I doubt it is the IAC and it does point more towards a fault in the (reco.) ECM.
To address the coolant temp. sensor code first:
1) Check the wiring between the coolant temp. sensor and the ECM:
To do this, disconnect the wiring harness connectors at the ECM (behind the LHS kick panel, under the glovebox) and find the connector terminals D2 and C10. The numbers/letters are cast into the ECM harness plastic connectors. Push at dressmaker's pin into each terminal and measure the resistance between the two - the resistance will vary with the temp. of the sensor so the setting on the multimeter will need to match.
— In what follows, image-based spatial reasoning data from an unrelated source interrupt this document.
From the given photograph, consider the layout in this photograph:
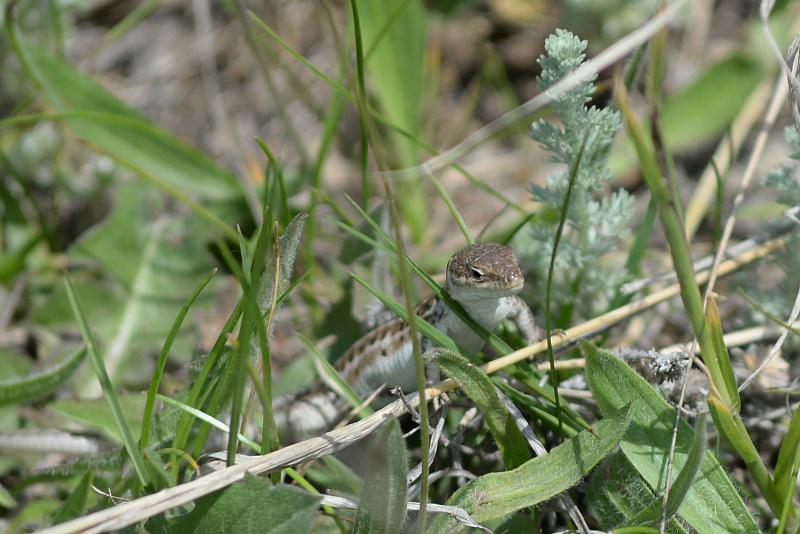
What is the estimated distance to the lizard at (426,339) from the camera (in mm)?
2592

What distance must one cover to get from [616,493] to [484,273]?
2.50 feet

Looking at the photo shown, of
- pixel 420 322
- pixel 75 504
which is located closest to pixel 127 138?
A: pixel 75 504

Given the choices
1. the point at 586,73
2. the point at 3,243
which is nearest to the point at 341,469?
the point at 586,73

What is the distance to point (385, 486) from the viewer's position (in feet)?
6.90

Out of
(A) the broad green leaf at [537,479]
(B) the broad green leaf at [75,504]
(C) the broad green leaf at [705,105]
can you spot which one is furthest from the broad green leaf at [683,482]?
(C) the broad green leaf at [705,105]

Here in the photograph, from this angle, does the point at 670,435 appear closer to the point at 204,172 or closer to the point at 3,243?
the point at 204,172

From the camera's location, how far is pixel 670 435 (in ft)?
7.57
Here is a proper data table for resistance vs temp. for the sensor:
http://www.pe-ltd.com/Downloads/coolant_temp.pdf
It doesn't have to exactly match the resistance for the given temp., just be close. If you check it at room temp., it will be in the 4-3Kohm range.
Then compare the reading across the ECM terminals with that measured across the sensor terminals directly. They should match. If they don't, there is a fault in the sensor wire(s).
2) Check the ECM via the CTS voltage:
Reconnect the ECM wiring harness and push one of the pins into the back of terminal C10. Temporarily removing the plastic "comb" from the connector makes this easier.
With the multimeter set to "volts" - the voltage will be from 0-5V, so select 20V or 40V on the meter - and connect the red wire to the pin (C10) and the black wire to a convenient earth (car body, ignition key etc.). The connections need to be reliable to get accurate results.
Start the car and bring it up to operating temp. while recording the voltage reading and the time from start. Every 20 or 30 seconds will be OK but the more readings the better the result, and it is important to match the time with the voltage reading. Plot the results, voltage (vertical) vs time (horizontal) and it should match the plot in the previous (picotech) link. No "step" = ECM fault. (This is the poor man's oscilloscope.)
Well I think the "Chronicles of my VP" are over.
I got a mobile auto electrician over today and his diagnosis was that the ECU (Computer) was probably faulty, even though it was a new (reconditioned one, less than 2 months old).
Mine was under warranty so I replaced it and the car started fine, idled properly, no engine warning light, engine fan worked ok etc.
I know this is early days but I'm saying it is finally fixed.
The motto of my saga ... reconditioned ECUs are not always relaible.
Good luck to everyone else having these dramas.